→ Yapılacak iş
Aşağıdaki ceza hukuku metninde "Bunun yanı sıra" ile başlayıp "suçuna sebebiyet verecektir." ile biten bölümü aynen kopyalayın.

Kişinin uyuşturucu kullanma eylemini gerçekleştirirken bir saldırısı olmadığını fakat içtikten sonra toplumsal düzeni veya toplumsal sağlığı etkileyebileceğini iddia etmek ise daha gerçekleşmemiş bir fiil nedeniyle kişilerin suçlanmasına sebebiyet verir. Ayrıca failin uyuşturucu kullandıktan sonra yapabileceği fiiller için uyuşturucu madde kullanmanın “icrai hareketin başlangıcı” olarak adlandırılması modern hukuk sistemlerinde kabul göremeyecek olan failin iç dünyasına fazlasıyla önem addetmek olacaktır.
Bunun yanı sıra korunan hukuki değerin “kamu sağlığı” olduğu açıklamasının, yeterli bir açıklama olduğu kanaatinde değiliz. Çünkü “kamu sağlığı” kavramının açıklaması kişiden kişiye değişiklik gösterebilecek olup kanunlarımızda da açıkça tanımlanmış değildir. Bunun sonucu olarak suçta ve cezada belirlilik ilkesine de aykırılık oluşturmaktadır.
Örnek verdiğimiz olayda meşru savunma hakkının kullanımı söz konusu olmayacak ve yapılan eylem hukuka aykırı olacaktır. Bu sebeple zorla elde edilen madde -Yağma suçunun hukuka aykırı eşyaya rağmen işlenmesi tartışmasını bir kenara bırakırsak.- yağma suçuna sebebiyet verecektir.
Yukarıda da değinildiği üzere, bir kişinin mağdur olabilmesi için gerçek kişi olması gerekmektedir. Gerçek kişilerin ise bu sıfata sahip olabilmeleri için hayatta olması, yaşıyor olması gerekmektedir. Hayatta olması içinse tam ve sağ doğumla kişilik kazanmış olmalılardır. (Samet Sarıkaya, Türk Ceza Hukuku ve Türk Medeni Hukukunun Tarihsel Gelişimi Işığında Çocuk Düşürme Suçunun Mağduru Sorunsalı, Periodicum Iuris C. 2, S. 1, s. 83).
Bu açıklamalarımız doğrultusunda şimdi daha da karmaşık olan ve mağdurun tam olarak belli olmadığı bir diğer suç tipi olan TCK m. 100’de yer alan çocuk düşürme suçunu inceleyeceğiz. Çocuk düşürme suçu kanunumuzda kişilere karşı suçlar başlığı altında düzenlenmektedir. Bu sebeple suçun mağdurunun bir kişi olması gerektiği açıktır. Hukukumuzda da hak ehliyetinin ne zaman kazanıldığına dair farklı görüşler olmasına karşın bizim de katıldığımız görüşe göre hak ehliyeti sağ ve tam doğumla kazanılabilecektir. Yani cenin, anne karnında her ne kadar büyüyüp gelişse dahi sağ ve tam doğum olmadığı sürece hak ehliyeti kazanamayacak ve ceza hukuku anlamında korunan bir “kişi” olmayacaktır.

→ Girdi verileri
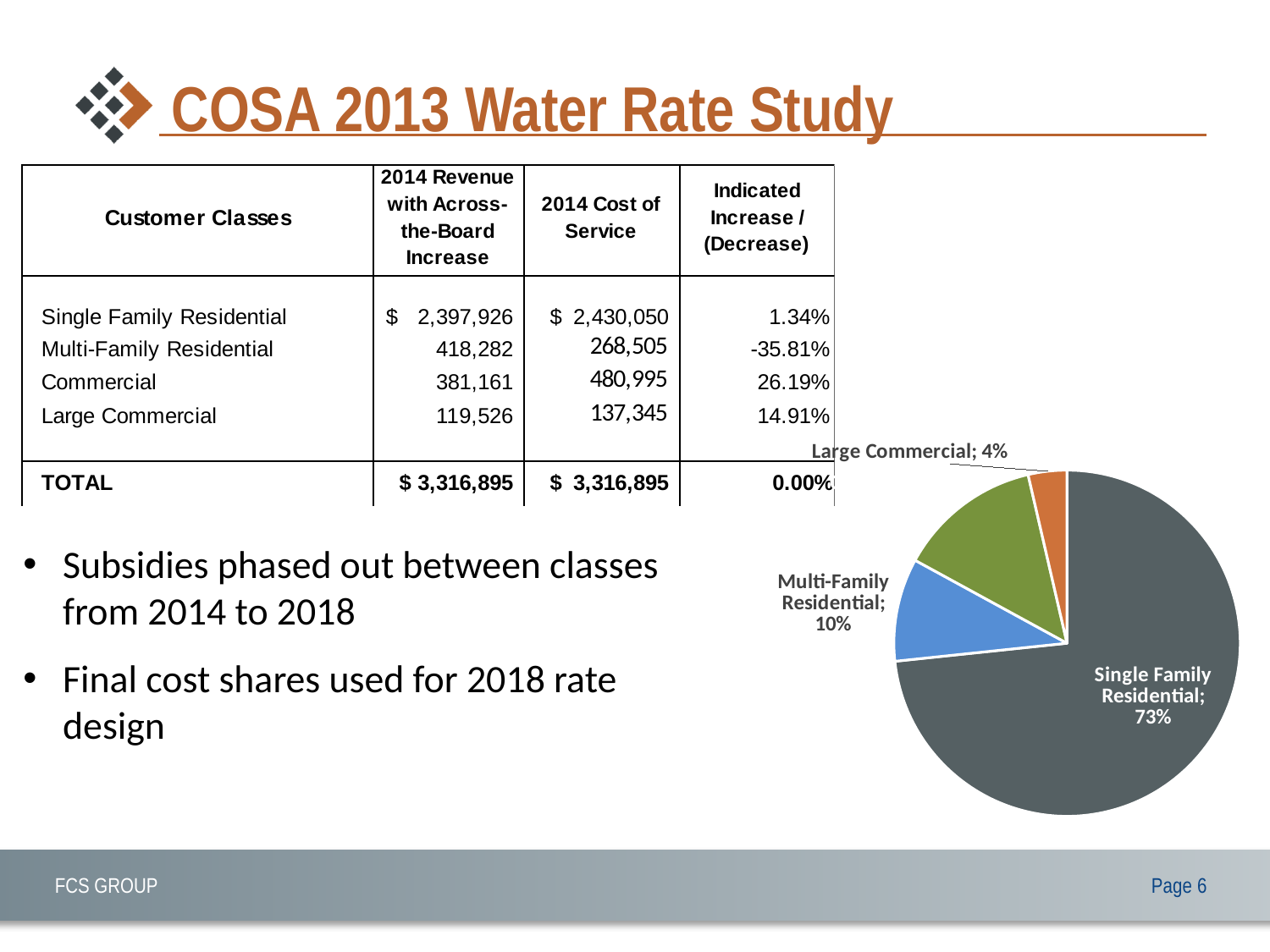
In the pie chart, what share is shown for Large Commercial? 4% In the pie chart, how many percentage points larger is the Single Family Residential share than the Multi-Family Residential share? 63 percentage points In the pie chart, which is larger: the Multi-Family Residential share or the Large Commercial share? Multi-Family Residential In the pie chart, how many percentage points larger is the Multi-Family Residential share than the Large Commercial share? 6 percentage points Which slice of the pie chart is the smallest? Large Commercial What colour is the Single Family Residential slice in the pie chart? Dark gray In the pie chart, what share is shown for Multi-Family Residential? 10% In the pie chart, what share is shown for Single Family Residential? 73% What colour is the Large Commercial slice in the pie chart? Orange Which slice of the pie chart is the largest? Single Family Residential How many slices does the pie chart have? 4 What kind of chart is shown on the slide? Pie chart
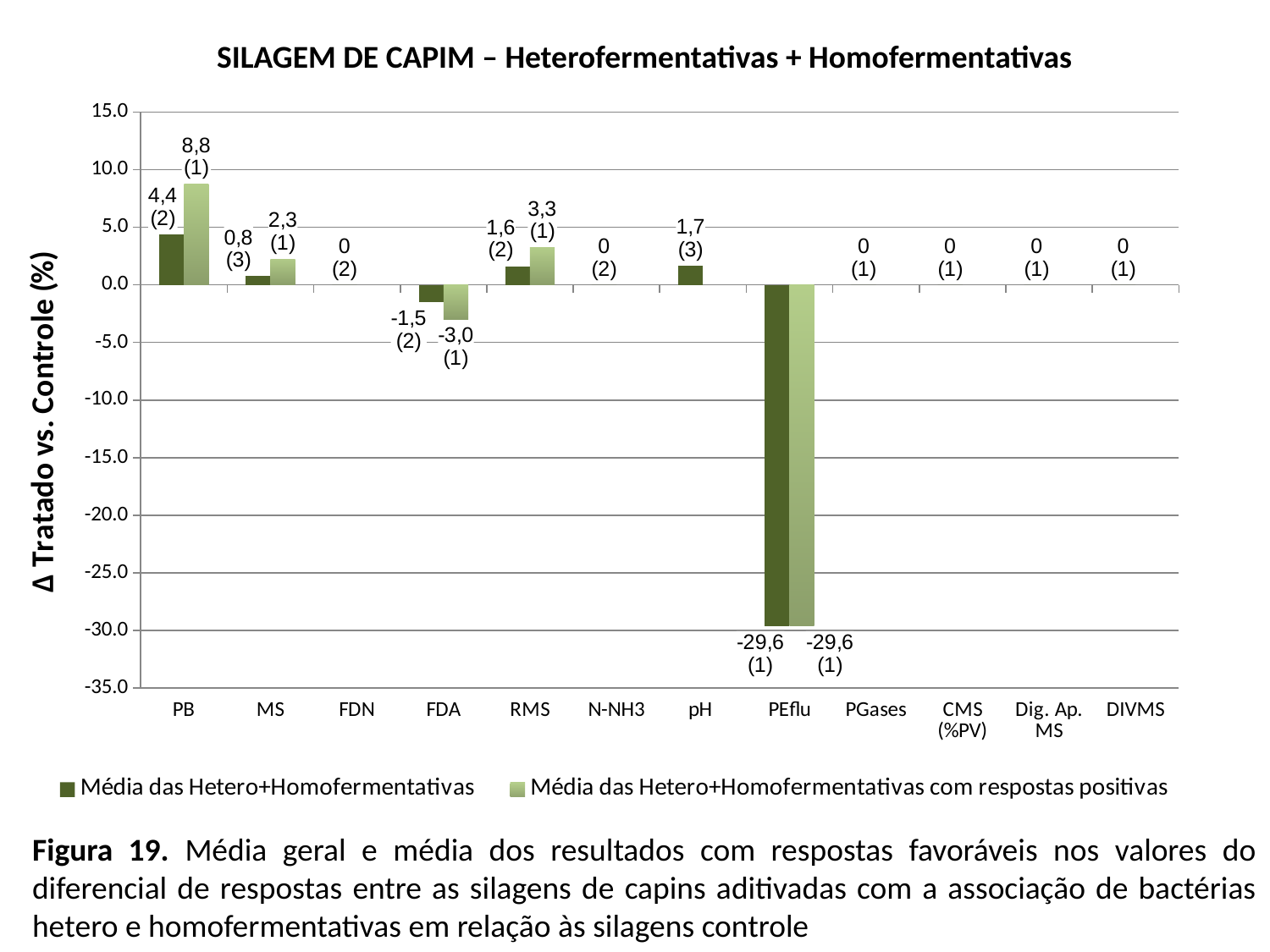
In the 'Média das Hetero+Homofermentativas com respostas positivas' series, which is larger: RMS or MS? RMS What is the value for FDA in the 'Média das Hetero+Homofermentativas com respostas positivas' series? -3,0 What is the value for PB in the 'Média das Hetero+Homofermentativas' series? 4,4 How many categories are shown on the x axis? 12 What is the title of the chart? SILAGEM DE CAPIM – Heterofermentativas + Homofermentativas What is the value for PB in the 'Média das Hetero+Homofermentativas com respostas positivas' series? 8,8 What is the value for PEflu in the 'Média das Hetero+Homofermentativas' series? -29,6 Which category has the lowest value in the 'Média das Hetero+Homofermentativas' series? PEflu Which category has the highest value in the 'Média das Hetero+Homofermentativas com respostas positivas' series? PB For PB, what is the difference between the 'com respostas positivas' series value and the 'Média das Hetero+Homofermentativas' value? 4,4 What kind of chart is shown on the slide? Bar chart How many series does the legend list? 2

→ Cevap alanı
Bunun yanı sıra korunan hukuki değerin “kamu sağlığı” olduğu açıklamasının, yeterli bir açıklama olduğu kanaatinde değiliz. Çünkü “kamu sağlığı” kavramının açıklaması kişiden kişiye değişiklik gösterebilecek olup kanunlarımızda da açıkça tanımlanmış değildir. Bunun sonucu olarak suçta ve cezada belirlilik ilkesine de aykırılık oluşturmaktadır.
Örnek verdiğimiz olayda meşru savunma hakkının kullanımı söz konusu olmayacak ve yapılan eylem hukuka aykırı olacaktır. Bu sebeple zorla elde edilen madde -Yağma suçunun hukuka aykırı eşyaya rağmen işlenmesi tartışmasını bir kenara bırakırsak.- yağma suçuna sebebiyet verecektir.